▶ Given passage
The NHL was different when Jack Hughes was born in 2001: The game was slower, the average skater weighed seven pounds more, the two-line pass existed and the New Jersey Devils turned hockey into a plodding, painful exhibition with the neutral zone trap. The game has changed. Teams are scoring and shooting more than any other time in the league’s history. Faster, high-octane forwards like Nikita Kucherov, Johnny Gaudreau and Patrick Kane roam the ice unimpeded and have taken over for the stockier, brawny stars of the early 2000s. Somewhere, Paul Kariya is forging blueprints for time travel.
Hughes, more than any potential No. 1 pick in recent drafts, epitomizes hockey’s evolution. On the ice, the 17-year-old is a turbocharged center with skill in abundance, akin to a bullet with hands. He’s only 5’10” and weighs just 166 pounds. That would make him the smallest first overall since Kane, but his small frame isn’t seen as disqualifying. Not even close. Hughes can go into sixth gear and go back down at will, and his skating has drawn comparisons to Connor McDavid.
Hughes broke Clayton Keller’s USNTDP points record with 194 points and counting, and has helped fellow first-round prospect Cole Caulfield approach Auston Matthews’s USNTDP single-season goals record. In fewer words: he’s good. That’s why, with less than nine games to go, the NHL’s bottom squads are lining up in the Lose For Hughes sweepstakes ahead of the draft lottery on April 9. Here’s a look at how he’d fit with those teams:
Colorado Avalanche (via Ottawa)
The Ottawa Senators’ trade for Matt Duchene will haunt the franchise for the foreseeable future. They elected to keep their 2018 first-round pick, and their continued implosion has all but ensured the Avalanche will have the best odds for this year’s No. 1 overall pick. And, Hughes and Colorado would be the best fit for each other. Already a playoff contender, Hughes would have time to find his footing as the team’s No. 2 center, playing behind Nathan MacKinnon and potentially flanked by either Gabriel Landeskog or Mikko Rantanen. Combined with their skill, Rantanen and Landeskog’s added size pairs well with Hughes ability to dart into the offensive zone and create opportunities once he’s there.
Add in Hobey Baker finalist Cale Makar to the blue line, and the Avalanche have two of the top five rookies in next year’s Calder race.
Los Angeles Kings
There’s nothing not to like about Hughes going to the Los Angeles Kings: a potential franchise-changing center heading to the NHL’s second-largest market. The Kings are aging and are on the bad side of years of 45-plus win seasons, but Hughes would cap a short rebuild and step into a locker room with veterans like Anze Kopitar, Dustin Brown, Drew Doughty and Jeff Carter. There are worse players to learn from. On the ice, Hughes would bolster a talented pool of centers with 22-year-old Adrian Kempe and 2017 first round pick Gabriel Villardi. Ideally, both Villardi and Hughes will be in the Kings’ top-nine forwards next year and one of the two would have to move to the wing. Hughes would fit well alongside 21-year-old Carl Grundstrom, whose strength aggressiveness on the forecheck complements Hughes’s speed and skill.

▶ Task list
(1) Duplicate the Jack Hughes draft article word for word, from "Hughes, more than" up to and including "to Connor McDavid.".
(2) Write the next part of the Jack Hughes draft article, picking up after its final sentence.
The records that come next are separate material, unrelated to the Jack Hughes draft article.

▶ Data provided

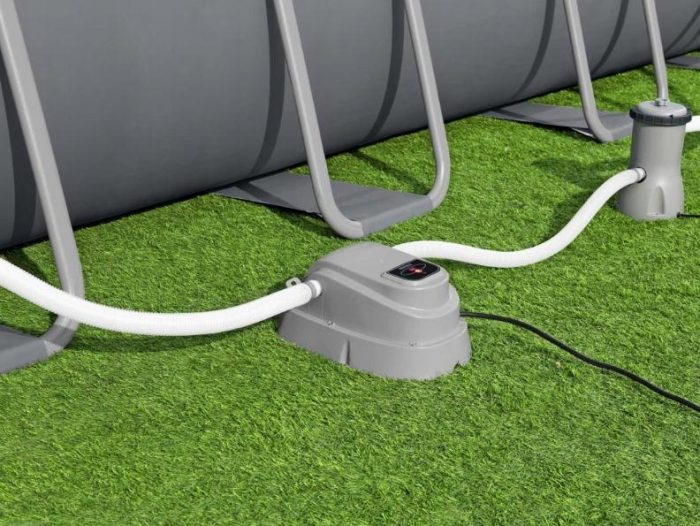 Водонагрівач Bestway 58259 2800 Вт - Швидке і Ефективне Нагрівання Води - Зображення 6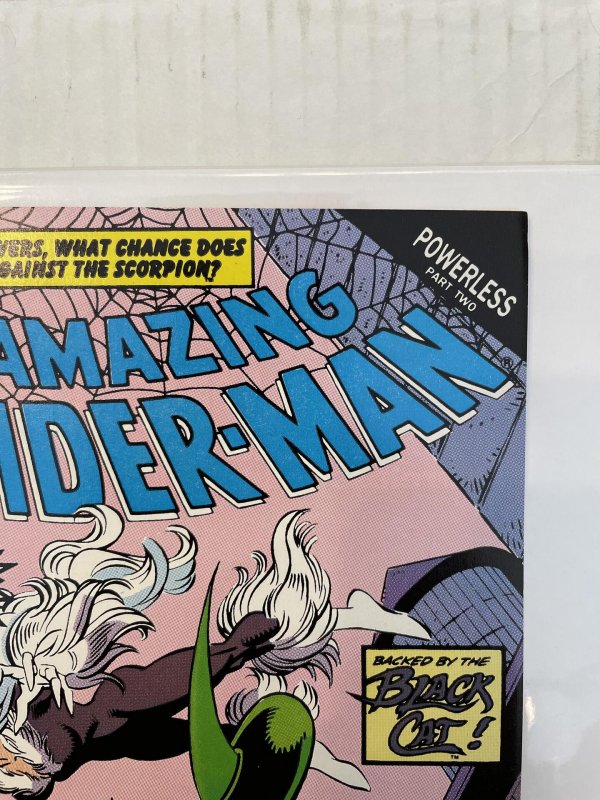 The Amazing Spider-Man #342 (1990)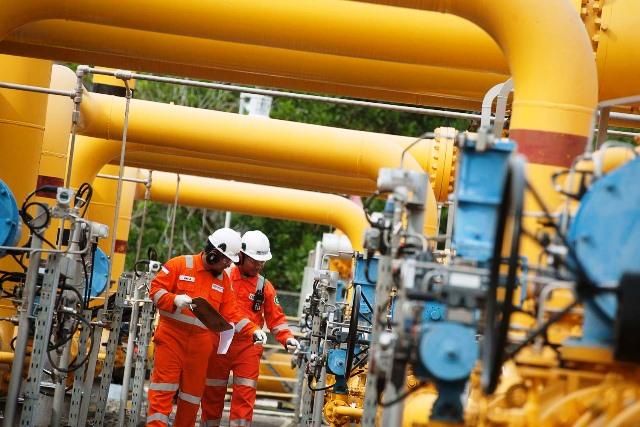 PGN Terapkan Harga Gas Industri Tertentu 6 Dolar AS/MMBTU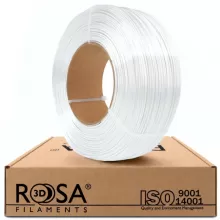 Rosa3D PLA-SILK Refill - 1.75mm 1kg White
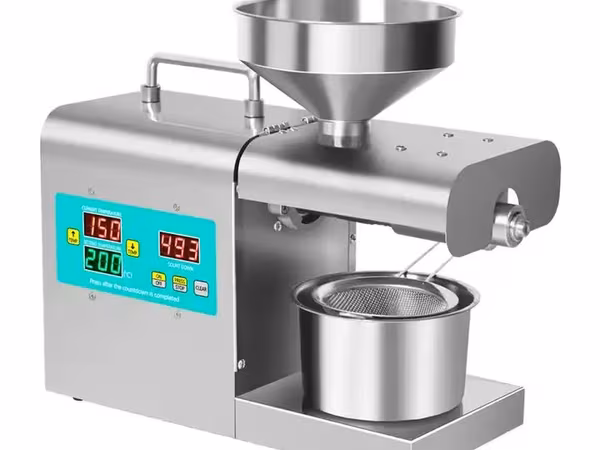Presa De Ulei Automata Demetra Dm-820 - ah - livrare/achitare in 4rate la 0% / agroteh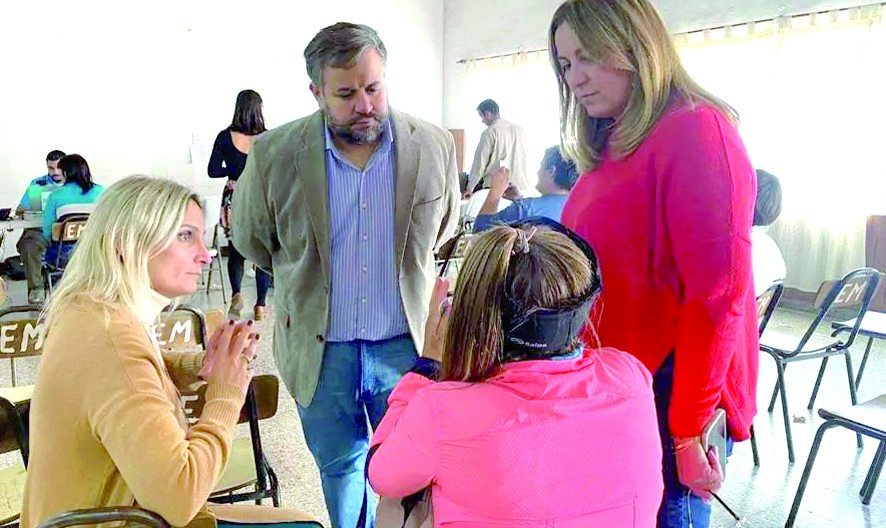 Mazzutti: “Alberto Fernández tuvo un gesto de responsabilidad con los argentinos”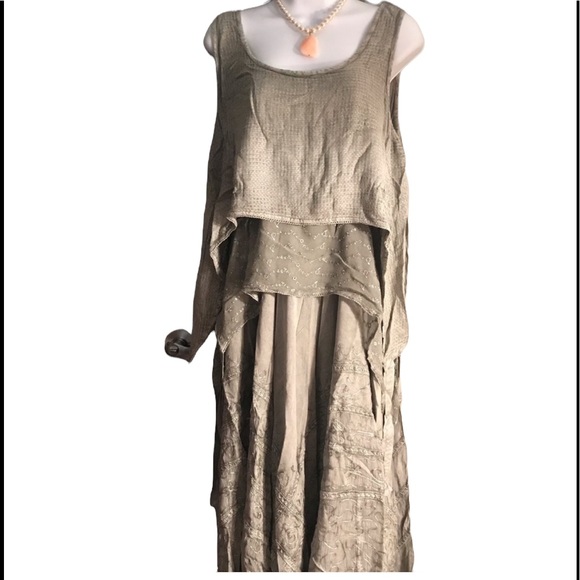 Lapogee Dresses & Skirts - CL/GR 06 9634 DRESS by Lapogee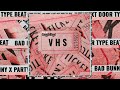[SOLD] VHS-BadBunny x PARTYNEXTDOOR Type Beat.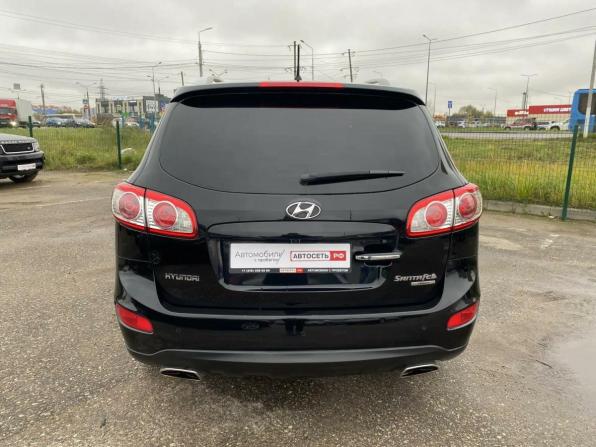 Hyundai Santa Fe II Рестайлинг с пробегом 2010 года, цена 1 250 000 рублей, 179292 км, внедорожник, Автокод Объявления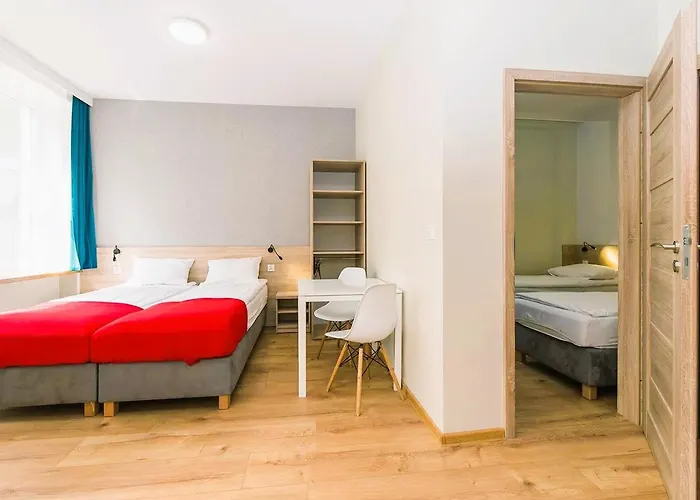 Tatil parkı 3 Wiosla Brzozowa Zatoka Brenno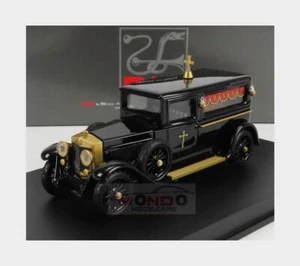 1:43 RIO Fiat 519 Carro Funebre Hearse Funeral Car With Coffin 1924 RIO4419-2 MM - Picture 1 of 2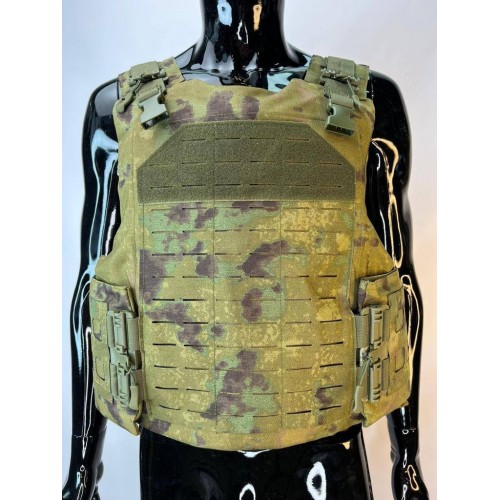 Бронежилет МУЗЫКАНТ с баллистикой, демпфером/капами в комплекте в Краснодаре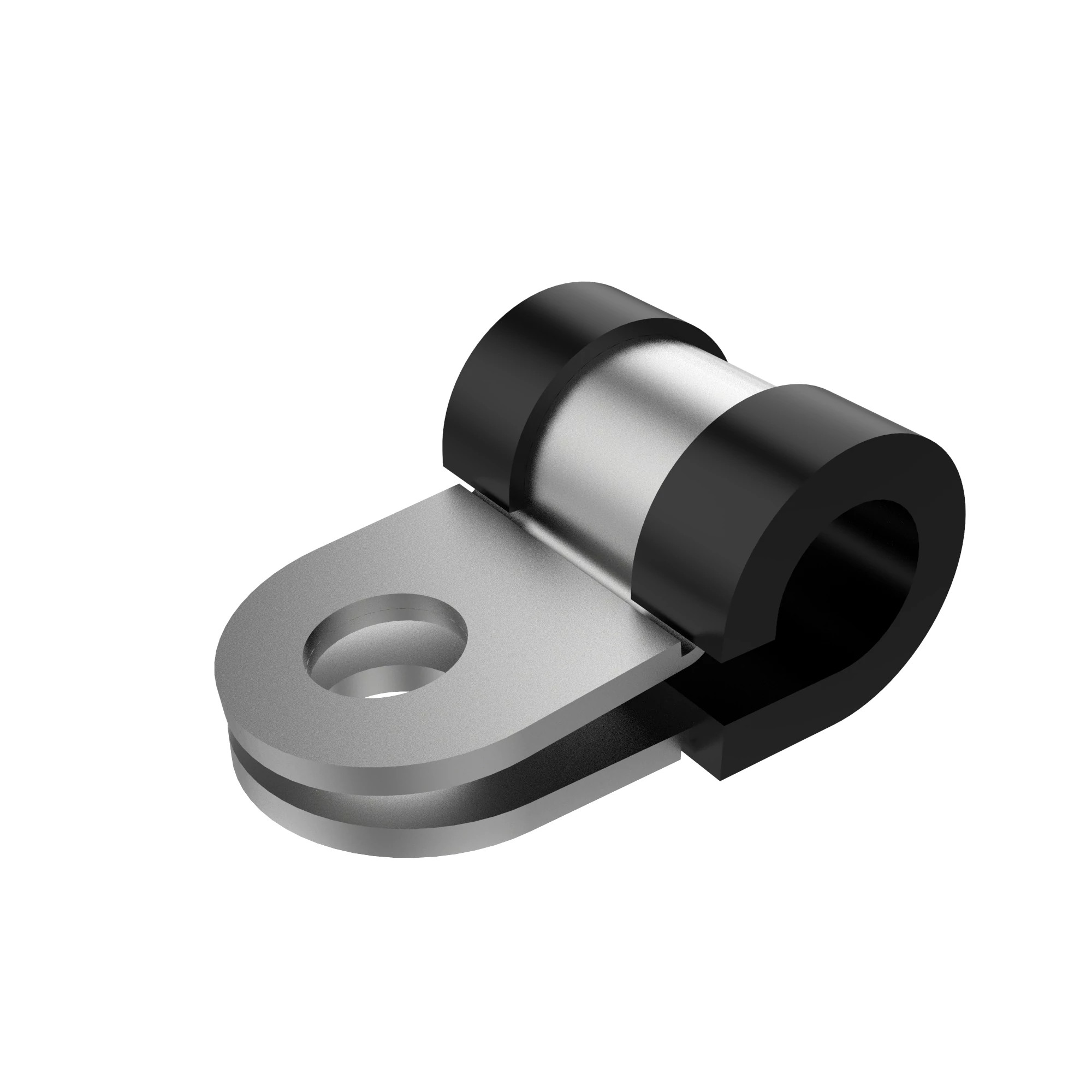 CLAMP WITH INSERT RING (NOMINAL SIZ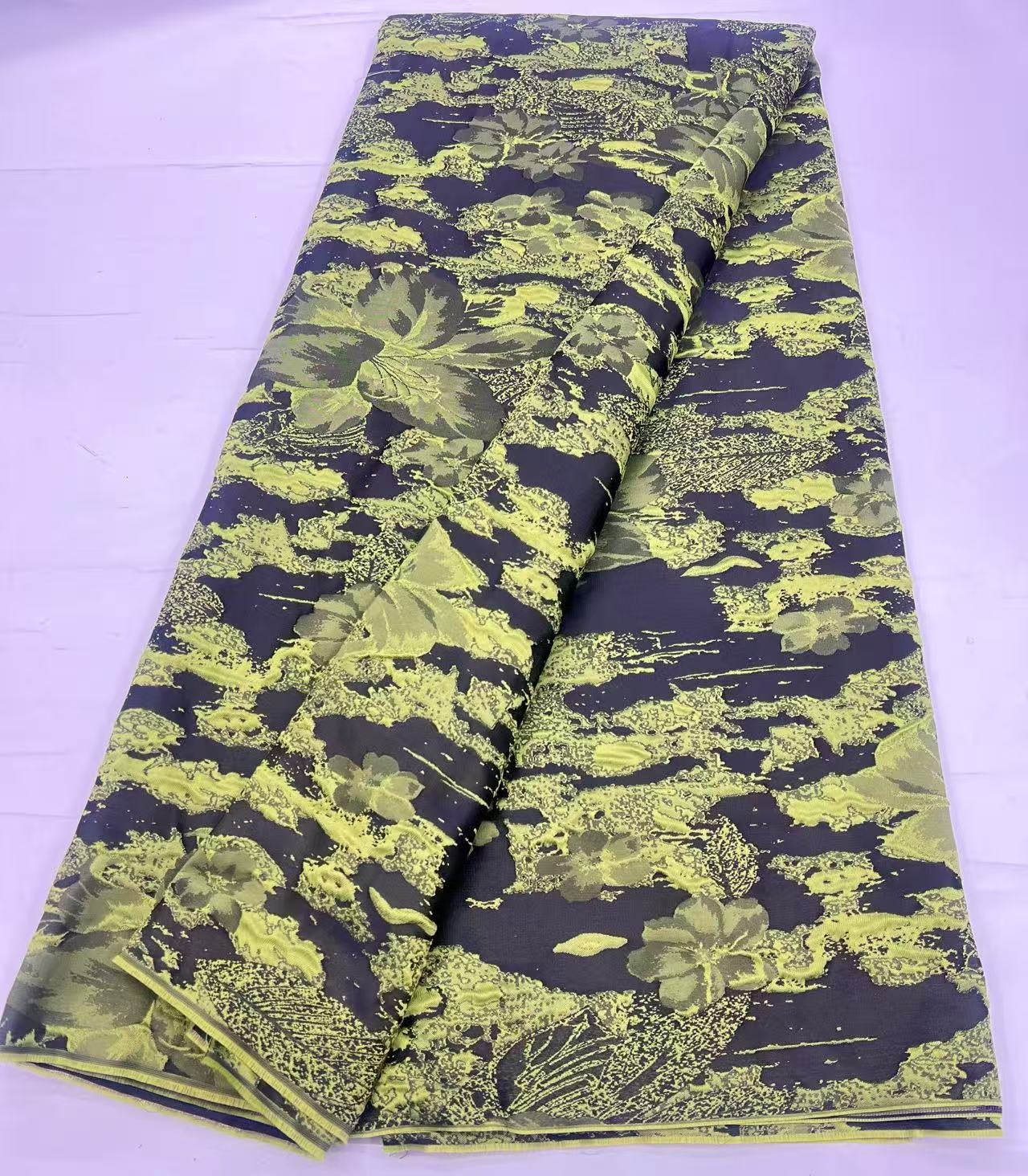 Кружевная ткань LACE African B – обзор и цена Sewing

▶ Task responses
(1)
Hughes, more than any potential No. 1 pick in recent drafts, epitomizes hockey’s evolution. On the ice, the 17-year-old is a turbocharged center with skill in abundance, akin to a bullet with hands. He’s only 5’10” and weighs just 166 pounds. That would make him the smallest first overall since Kane, but his small frame isn’t seen as disqualifying. Not even close. Hughes can go into sixth gear and go back down at will, and his skating has drawn comparisons to Connor McDavid.

(2)
One more note: Hughes’s entry-level contract would expire in the 2021 offseason— the same year Dion Phaneuf, Alec Martinez and Ilya Kovalchuk’s combined $15.5 million cap hit comes off the books. That could be a nice payday if everything pans out.
Detroit Red Wings
The Red Wings are on pace to finish with their lowest points per game average in 33 years and are destined for its third straight top-10 pick. Things aren’t great in Motown, but Dylan Larkin, Andreas Athanasiou and Hughes would form arguably the best trio of under-25 centers in the NHL if the Ping-Pong balls fall in Detroit’s favor. Hughes could slide in and log top-six minutes with Tyler Bertuzzi—whose tenacity and chippy play on both ends of the ice fits well with Hughes’s game. Whether Hughes is playing with Bertuzzi, Anthony Mantha or Filip Zadina, the Red Wings would have the best 1–2 young core in Larkin and Hughes. And, hey, Hughes has a picture of Pavel Datsyuk that’s autographed “To Jack, see you in NHL!” according to the Detroit Free Press, so maybe a reunion is in order.
New Jersey Devils
The New Jersey Devils have the third fewest wins of any NHL team (excluding the Vegas Golden Knights) over the past five seasons and have done little to restock the system. Hughes would be arriving to a Devils team bereft of talent on the wings. Worse yet, Taylor Hall’s future with the franchise is uncertain as he will become a free agent in 2020 if general manager Ray Shero doesn’t work out an extension. In the meantime, Hughes would probably play as the No. 2 center behind the Hall-Nico Hischier-Kyle Palmieri line. Still, Hughes and Jesper Bratt would form a skilled, elusive second line and good luck to any defensive pairing trying to skate with them. The Devils need help in free agency and, it’s going to be a long rebuild, with or without Hughes.
The Anaheim Ducks rebounded from a five-game losing streak with a 6-4-0 record in their last 10 games … and thus hurting their position in the Lose for Hughes sweepstakes. Anaheim ranks dead last in the NHL in goals per game and needs a generational talent like Hughes to transition it from the Getzlaf-Perry era. What the Ducks do have, though, is a collection of wingers who would fit nicely next to Hughes. Rickard Rakell is one year removed from back-to-back 30-goal seasons and pairing his all-around game with Hughes’s speed and skill could help the Swede return to All-Star form. Or, the Ducks can surround Hughes with Jakob Silfverberg, Corey Perry or callus Ondrej Kase and Troy Terry. Anaheim will miss the playoffs for the first time in six seasons but Hughes would get them back in playoff contention for the 2019–20 season.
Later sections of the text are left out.